Secure-Boot-Zertifikatsupdates verwalten

Dieser Artikel bietet Azure Stack Hub-Betreibern Anleitungen zur Vorbereitung auf und Durchführung von Secure Boot-zertifikatsbezogenen Schritten zur Risikominderung auf Azure Stack Hub-integrierten Systemen.

Übersicht

Azure Stack Hub verwendet ein OEM-Firmwarepaket-Voraussetzungsmodell für die Bereitschaft für Secure Boot-Zertifikate. Aktualisierte Zertifikate für den sicheren Start werden voraussichtlich über OEM-Firmwarepakete bereitgestellt. Plattform-Hotfixes und Plattformupdates schließen dann die Entschärfung ab, indem sichergestellt wird, dass der Start-Manager aktualisiert wird, um die neue Zertifikatkette zu verwenden, und indem Warnungen angezeigt werden, wenn die Voraussetzungen nicht erfüllt werden.

Azure Stack Hub: Secure-Boot-Zertifikate laufen 2026 ab

Alle Windows-basierten Geräte enthalten einen Standardsatz von Microsoft Zertifikaten in der Key Exchange Key (KEK) und der Datenbank für den sicheren Start (Secure Boot Database, DB). Diese Zertifikate nähern sich ihrem Ablaufdatum. Azure Stack Hub Hosts sind betroffen, wenn sie eine der aufgeführten Zertifikatversionen enthalten, wie in der folgenden Tabelle dargestellt. Um weiterhin regelmäßige Updates für den sicheren Start zu erhalten, aktualisieren Sie die Zertifikate, indem Sie zuerst das entsprechende Azure Stack Hub OEM-Firmwarepaket anwenden, das die Zertifikate für den sicheren Start aktualisiert, und dann die erforderlichen Azure Stack Hub Hotfixes oder Updates anwenden, um die Entschärfung abzuschließen. Nach dem Anwenden von Hotfixes oder Updates weisen Systemwarnungen Administratoren an, zusätzliche Maßnahmen durchzuführen, z. B. das OEM-Firmwarepaket zu aktualisieren (falls dies nicht bereits erfolgt ist) oder bei Bedarf ein Privileged Endpoint (PEP)-Cmdlet auszuführen, um den Boot-Manager zu aktualisieren.
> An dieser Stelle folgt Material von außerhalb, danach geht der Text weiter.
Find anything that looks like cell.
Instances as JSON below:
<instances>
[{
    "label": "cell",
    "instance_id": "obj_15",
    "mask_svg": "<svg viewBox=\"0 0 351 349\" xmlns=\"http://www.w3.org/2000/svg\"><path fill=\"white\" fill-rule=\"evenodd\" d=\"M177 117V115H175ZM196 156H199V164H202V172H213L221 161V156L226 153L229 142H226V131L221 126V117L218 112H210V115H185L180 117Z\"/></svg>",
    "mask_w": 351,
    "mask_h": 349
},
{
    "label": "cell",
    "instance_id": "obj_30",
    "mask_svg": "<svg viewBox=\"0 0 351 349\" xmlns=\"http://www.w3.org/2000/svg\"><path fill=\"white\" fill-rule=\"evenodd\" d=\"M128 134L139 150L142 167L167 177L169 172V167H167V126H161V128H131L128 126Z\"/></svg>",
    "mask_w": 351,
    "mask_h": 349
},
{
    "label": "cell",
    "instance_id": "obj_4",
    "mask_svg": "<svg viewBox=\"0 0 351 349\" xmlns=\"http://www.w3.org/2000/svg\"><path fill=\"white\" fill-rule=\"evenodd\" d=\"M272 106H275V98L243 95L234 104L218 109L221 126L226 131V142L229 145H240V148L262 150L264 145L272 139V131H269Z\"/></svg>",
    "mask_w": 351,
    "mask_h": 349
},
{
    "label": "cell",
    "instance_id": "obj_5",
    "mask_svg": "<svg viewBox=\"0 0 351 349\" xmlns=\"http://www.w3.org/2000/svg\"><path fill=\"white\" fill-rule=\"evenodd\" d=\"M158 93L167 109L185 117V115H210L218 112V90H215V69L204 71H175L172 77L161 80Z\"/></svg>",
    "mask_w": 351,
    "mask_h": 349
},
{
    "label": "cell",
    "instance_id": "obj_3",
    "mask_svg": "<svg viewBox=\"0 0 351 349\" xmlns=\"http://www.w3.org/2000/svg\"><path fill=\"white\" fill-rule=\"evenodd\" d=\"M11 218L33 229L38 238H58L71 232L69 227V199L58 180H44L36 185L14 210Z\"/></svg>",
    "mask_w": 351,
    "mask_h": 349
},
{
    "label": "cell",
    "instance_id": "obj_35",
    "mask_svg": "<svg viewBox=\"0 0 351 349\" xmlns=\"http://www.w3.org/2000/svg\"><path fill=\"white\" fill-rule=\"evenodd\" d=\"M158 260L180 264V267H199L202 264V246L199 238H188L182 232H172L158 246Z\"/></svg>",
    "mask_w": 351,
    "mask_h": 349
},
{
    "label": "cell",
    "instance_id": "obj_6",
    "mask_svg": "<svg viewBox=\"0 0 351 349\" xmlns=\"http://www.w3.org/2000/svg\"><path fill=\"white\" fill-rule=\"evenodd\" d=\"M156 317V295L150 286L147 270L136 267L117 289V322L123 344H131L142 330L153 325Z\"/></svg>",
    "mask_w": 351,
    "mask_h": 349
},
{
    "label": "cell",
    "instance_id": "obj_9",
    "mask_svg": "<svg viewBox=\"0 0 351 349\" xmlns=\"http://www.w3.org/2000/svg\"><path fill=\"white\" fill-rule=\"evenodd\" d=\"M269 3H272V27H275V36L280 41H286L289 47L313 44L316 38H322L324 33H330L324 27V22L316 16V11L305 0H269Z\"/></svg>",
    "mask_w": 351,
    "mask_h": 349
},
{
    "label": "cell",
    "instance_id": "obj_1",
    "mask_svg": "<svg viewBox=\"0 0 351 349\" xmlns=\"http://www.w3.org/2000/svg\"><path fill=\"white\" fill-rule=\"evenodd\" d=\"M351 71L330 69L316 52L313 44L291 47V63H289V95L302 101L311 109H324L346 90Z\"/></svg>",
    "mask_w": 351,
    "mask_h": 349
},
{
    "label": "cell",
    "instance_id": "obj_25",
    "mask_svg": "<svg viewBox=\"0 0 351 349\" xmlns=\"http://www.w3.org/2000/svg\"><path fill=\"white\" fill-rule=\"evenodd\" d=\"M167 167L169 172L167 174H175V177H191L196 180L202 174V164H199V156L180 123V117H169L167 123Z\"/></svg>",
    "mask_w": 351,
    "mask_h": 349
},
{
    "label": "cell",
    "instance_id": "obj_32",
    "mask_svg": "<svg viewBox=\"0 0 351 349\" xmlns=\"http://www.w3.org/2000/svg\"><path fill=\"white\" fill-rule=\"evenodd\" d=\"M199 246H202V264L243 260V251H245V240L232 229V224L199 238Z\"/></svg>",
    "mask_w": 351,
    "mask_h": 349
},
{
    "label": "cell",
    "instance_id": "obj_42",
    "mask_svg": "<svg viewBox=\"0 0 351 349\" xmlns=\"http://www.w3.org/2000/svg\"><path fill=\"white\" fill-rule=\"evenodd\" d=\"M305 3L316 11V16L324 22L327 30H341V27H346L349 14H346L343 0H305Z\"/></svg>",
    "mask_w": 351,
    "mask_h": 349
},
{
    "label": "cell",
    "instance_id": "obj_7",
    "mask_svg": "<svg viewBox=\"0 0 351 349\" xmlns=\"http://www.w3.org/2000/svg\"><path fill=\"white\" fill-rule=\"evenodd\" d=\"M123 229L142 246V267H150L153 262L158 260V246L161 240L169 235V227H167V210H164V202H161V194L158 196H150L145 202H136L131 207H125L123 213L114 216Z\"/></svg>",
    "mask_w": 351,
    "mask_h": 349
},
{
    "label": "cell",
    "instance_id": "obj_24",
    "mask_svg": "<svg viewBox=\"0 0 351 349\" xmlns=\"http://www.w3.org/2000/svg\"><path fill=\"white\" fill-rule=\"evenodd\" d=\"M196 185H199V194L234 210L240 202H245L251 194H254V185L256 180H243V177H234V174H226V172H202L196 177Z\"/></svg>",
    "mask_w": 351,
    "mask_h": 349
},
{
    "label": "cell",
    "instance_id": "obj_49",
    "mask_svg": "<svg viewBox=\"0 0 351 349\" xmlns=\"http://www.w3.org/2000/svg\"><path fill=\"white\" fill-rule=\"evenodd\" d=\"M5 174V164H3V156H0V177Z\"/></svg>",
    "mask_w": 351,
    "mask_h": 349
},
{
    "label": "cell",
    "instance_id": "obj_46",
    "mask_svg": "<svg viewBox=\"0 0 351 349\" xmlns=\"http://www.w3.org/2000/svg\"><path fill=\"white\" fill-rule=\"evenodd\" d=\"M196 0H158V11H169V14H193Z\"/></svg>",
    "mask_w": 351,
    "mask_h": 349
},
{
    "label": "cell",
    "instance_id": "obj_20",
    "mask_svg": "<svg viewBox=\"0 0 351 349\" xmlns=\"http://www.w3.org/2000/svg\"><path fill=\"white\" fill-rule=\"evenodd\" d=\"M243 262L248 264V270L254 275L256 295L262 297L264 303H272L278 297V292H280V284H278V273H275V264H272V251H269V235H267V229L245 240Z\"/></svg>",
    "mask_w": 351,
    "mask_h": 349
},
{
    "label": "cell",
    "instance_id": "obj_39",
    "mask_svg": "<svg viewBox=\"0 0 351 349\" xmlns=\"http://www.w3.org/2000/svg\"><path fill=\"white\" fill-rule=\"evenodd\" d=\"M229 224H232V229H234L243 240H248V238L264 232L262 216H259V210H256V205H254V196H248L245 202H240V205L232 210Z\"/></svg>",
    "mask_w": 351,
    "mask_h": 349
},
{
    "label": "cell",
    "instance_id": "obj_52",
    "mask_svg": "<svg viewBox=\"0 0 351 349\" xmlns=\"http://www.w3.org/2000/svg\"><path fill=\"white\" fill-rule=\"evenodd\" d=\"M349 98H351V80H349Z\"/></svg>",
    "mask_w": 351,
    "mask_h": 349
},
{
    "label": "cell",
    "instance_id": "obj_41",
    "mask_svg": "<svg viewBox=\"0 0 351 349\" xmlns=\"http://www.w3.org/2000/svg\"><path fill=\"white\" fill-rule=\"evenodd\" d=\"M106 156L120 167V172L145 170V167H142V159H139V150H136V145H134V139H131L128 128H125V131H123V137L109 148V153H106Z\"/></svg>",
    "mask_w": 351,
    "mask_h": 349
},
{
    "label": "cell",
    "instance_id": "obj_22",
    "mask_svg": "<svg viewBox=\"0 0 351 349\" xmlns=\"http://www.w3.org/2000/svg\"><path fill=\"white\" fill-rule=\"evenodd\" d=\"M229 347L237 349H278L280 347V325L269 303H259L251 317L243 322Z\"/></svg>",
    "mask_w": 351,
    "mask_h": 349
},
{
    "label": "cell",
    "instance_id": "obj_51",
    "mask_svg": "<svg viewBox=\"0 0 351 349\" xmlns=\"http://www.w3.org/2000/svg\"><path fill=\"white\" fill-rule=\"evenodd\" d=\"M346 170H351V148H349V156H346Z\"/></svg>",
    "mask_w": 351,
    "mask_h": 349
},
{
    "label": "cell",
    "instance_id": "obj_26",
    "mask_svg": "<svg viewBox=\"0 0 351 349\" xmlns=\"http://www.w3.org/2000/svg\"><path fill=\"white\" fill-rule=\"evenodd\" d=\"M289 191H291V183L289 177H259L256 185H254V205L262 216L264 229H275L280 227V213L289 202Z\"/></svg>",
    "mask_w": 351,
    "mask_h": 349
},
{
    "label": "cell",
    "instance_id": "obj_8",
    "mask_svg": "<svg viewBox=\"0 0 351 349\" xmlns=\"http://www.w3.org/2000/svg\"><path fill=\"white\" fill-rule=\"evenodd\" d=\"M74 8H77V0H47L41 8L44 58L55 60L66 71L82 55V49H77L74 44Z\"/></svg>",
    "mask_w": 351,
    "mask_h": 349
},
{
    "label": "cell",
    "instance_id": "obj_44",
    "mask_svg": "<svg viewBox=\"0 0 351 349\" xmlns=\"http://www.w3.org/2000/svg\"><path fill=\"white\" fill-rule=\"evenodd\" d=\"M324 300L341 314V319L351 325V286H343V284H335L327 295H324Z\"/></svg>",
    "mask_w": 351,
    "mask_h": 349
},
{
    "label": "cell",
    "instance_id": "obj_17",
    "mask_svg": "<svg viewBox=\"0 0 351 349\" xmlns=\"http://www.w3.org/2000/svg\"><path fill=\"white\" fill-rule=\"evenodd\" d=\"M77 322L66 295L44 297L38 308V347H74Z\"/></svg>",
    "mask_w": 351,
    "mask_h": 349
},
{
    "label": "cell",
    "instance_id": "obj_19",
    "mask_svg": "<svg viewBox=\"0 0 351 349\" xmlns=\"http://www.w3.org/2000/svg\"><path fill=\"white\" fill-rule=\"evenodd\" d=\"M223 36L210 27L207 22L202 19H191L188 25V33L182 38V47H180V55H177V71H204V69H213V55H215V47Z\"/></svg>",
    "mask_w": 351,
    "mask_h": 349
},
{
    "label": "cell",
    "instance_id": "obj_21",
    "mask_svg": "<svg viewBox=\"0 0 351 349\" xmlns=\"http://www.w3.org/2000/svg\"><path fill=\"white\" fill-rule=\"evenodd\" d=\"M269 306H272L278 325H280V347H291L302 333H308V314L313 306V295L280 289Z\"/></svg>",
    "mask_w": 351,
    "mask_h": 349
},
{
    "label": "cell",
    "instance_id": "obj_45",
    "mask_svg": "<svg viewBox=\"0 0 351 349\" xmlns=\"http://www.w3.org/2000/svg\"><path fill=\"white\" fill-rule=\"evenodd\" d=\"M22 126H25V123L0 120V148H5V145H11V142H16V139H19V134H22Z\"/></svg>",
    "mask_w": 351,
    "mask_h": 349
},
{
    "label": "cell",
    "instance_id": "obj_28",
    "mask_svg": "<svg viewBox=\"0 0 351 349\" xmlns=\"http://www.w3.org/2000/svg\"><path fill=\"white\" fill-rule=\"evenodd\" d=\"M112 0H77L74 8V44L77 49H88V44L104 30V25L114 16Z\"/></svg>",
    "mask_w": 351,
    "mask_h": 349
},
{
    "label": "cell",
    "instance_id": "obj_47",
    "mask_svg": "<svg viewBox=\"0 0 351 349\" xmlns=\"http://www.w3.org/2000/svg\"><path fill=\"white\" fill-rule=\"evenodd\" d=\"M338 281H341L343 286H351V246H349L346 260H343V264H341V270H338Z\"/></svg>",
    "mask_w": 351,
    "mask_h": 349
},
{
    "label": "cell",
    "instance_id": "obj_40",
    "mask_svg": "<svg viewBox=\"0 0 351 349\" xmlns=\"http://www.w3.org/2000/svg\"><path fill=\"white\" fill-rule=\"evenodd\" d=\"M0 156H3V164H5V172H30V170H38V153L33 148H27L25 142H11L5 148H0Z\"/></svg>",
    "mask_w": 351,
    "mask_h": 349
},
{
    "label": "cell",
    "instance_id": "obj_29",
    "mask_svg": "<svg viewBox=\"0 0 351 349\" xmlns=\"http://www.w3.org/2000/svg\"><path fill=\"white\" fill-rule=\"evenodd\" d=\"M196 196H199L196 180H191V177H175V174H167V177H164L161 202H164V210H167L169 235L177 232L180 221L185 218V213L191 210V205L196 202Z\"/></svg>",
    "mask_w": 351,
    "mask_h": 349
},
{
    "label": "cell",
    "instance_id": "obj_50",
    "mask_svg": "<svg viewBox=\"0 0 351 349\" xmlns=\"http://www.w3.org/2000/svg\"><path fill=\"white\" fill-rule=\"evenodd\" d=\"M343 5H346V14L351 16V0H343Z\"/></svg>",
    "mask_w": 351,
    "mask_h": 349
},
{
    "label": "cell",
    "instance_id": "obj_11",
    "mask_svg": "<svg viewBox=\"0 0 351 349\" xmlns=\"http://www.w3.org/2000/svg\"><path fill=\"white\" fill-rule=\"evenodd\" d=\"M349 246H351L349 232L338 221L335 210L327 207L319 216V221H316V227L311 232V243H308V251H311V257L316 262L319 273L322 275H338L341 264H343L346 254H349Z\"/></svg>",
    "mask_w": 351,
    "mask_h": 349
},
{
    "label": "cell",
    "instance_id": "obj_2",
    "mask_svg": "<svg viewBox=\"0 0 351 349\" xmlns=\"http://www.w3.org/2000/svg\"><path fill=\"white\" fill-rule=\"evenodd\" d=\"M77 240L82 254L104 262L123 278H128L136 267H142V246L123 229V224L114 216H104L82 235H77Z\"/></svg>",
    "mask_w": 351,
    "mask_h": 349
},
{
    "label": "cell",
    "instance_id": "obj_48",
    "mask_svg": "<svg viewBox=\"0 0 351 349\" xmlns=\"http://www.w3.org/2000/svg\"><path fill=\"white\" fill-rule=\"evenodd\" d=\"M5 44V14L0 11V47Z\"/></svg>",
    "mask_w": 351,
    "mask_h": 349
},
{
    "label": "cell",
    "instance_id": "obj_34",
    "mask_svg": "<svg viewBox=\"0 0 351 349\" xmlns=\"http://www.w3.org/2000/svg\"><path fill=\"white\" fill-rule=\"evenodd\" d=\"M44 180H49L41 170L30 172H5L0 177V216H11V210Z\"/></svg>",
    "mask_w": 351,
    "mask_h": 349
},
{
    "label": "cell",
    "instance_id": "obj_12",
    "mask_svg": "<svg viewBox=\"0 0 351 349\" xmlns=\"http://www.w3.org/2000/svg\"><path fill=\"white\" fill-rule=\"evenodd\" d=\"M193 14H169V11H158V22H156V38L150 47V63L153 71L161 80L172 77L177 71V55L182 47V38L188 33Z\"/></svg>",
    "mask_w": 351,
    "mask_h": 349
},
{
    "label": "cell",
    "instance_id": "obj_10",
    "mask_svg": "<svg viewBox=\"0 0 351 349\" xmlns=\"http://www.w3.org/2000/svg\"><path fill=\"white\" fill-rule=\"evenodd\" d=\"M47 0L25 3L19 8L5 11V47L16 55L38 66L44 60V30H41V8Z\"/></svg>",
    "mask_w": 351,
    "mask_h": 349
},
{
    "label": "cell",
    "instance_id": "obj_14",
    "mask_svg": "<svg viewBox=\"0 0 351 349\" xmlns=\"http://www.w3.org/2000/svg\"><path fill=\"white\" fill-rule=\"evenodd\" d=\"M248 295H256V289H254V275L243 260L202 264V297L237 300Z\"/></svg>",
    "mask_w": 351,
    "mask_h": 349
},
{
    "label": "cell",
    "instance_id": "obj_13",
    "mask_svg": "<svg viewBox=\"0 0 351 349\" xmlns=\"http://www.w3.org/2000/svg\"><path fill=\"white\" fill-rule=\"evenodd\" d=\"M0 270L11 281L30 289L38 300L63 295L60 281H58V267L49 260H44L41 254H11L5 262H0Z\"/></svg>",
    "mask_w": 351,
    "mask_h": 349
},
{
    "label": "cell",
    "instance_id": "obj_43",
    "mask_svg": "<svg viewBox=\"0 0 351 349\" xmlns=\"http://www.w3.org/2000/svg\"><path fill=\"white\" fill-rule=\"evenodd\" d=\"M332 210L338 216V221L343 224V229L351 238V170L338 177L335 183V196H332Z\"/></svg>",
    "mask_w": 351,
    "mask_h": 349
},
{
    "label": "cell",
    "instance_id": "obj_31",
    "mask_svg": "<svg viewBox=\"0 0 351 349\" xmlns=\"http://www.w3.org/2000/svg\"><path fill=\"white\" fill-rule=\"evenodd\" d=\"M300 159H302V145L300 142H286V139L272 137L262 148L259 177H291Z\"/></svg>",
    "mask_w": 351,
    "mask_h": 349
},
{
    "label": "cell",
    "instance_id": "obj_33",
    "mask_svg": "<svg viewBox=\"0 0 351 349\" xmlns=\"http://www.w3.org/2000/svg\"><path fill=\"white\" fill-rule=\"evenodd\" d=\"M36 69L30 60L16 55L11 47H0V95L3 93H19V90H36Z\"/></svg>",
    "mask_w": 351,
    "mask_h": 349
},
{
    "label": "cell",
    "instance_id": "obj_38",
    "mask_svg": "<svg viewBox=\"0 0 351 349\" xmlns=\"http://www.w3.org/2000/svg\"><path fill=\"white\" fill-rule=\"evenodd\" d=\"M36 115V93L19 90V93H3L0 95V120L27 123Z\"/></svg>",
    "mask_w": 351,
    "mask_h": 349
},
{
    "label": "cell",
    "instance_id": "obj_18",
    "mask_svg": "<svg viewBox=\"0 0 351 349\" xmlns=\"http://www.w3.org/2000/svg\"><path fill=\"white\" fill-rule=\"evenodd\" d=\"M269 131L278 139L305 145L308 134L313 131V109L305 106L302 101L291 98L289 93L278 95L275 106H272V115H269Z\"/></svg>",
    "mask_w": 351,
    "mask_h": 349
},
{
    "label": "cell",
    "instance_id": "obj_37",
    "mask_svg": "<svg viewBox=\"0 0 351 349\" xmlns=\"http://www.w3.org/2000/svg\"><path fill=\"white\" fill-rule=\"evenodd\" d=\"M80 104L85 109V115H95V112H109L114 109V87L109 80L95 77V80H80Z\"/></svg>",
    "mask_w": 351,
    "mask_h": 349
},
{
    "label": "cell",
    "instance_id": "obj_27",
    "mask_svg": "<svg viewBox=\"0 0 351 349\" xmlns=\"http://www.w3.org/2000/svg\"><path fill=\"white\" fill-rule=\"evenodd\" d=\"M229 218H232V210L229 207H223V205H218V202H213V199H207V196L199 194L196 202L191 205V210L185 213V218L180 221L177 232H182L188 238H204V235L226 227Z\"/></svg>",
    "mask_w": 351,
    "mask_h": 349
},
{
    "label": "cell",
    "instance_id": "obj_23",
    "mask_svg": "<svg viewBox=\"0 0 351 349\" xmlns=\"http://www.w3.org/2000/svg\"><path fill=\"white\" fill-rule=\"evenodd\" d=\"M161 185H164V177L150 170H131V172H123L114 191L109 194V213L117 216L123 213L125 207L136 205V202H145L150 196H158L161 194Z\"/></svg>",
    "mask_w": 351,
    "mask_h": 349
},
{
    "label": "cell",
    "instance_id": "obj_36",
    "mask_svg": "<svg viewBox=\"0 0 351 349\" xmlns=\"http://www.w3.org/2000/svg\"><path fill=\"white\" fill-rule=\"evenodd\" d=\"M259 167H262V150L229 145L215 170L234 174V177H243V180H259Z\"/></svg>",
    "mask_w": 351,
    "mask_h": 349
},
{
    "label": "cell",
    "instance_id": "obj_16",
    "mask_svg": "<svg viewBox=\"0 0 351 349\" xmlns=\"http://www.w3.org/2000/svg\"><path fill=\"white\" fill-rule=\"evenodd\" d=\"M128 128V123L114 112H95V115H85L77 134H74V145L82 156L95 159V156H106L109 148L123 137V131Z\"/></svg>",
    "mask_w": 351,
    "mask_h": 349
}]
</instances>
Ablaufendes Zertifikat Ablaufdatum Neues Zertifikat Speicherort Zweck
Microsoft Corporation KEK CA 2011 24. Juni 2026 Microsoft Corporation KEK 2K CA 2023 In KEK gespeichert Signieren von Updates für DB und DBX.
Microsoft Windows Production PCA 2011 19. Oktober 2026 Windows UEFI CA 2023 In DB gespeichert Wird zum Signieren des Windows-Startladeprogramms verwendet.
Microsoft UEFI CA 2011 * 27. Juni 2026 Microsoft UEFI CA 2023 In DB gespeichert Signiert Startladeprogramme von Drittanbietern und EFI-Anwendungen.
Microsoft UEFI CA 2011 * 27. Juni 2026 Microsoft Option ROM UEFI CA 2023 In DB gespeichert Signiert Option-ROMs von Drittanbietern

* Bei der Erneuerung des Zertifikats „Microsoft Corporation UEFI CA 2011“ werden die Signierung des Bootloaders und die Signierung von Option-ROMs durch zwei Zertifikate getrennt. Diese Trennung ermöglicht eine feinere Kontrolle über das Vertrauen in das System. Beispielsweise können Systeme, die Option-ROMs vertrauen müssen, die Microsoft Option ROM UEFI CA 2023 hinzufügen, ohne auch Bootloadern von Drittanbietern zu vertrauen.

Important

Azure Stack Hub Systeme funktionieren weiterhin ohne sofortige Unterbrechungen, wenn Zertifikate für den sicheren Start nicht aktualisiert werden. Systeme, die ihre Vertrauensanker der Plattform nicht aktualisieren, können jedoch möglicherweise künftige Sicherheitsupdates nicht installieren, die auf aktualisierten Signaturinstanzen für Secure Boot basieren. Im Laufe der Zeit kann diese Bedingung zu einer Schwächung des Sicherheitsstatus des Systems führen.

Voraussetzungen

Bevor Sie beginnen, stellen Sie sicher, dass die folgenden Voraussetzungen erfüllt sind:

  • Installieren Sie das neueste OEM-Firmwarepaket, das die für Ihr integriertes Azure Stack Hub integrierten System empfohlenen Zertifikate für den sicheren Start aktualisiert.
  • Wenden Sie den Azure Stack Hub-Hotfix oder das Plattformupdate an, das die Logik zur Risikominderung für den sicheren Start enthält (siehe Unterstützte Releasepfade).
  • Bereiten Sie sich auf kontrollierte, automatisierte Knotenneustarts vor, die als Teil der Anwendung von Hotfixes oder Updates auftreten, oder während des Erzwingungsschritts, wenn sie im Rahmen des Entschärfungsprozesses durch das Cmdlet Privileged Endpoint (PEP) ausgelöst werden.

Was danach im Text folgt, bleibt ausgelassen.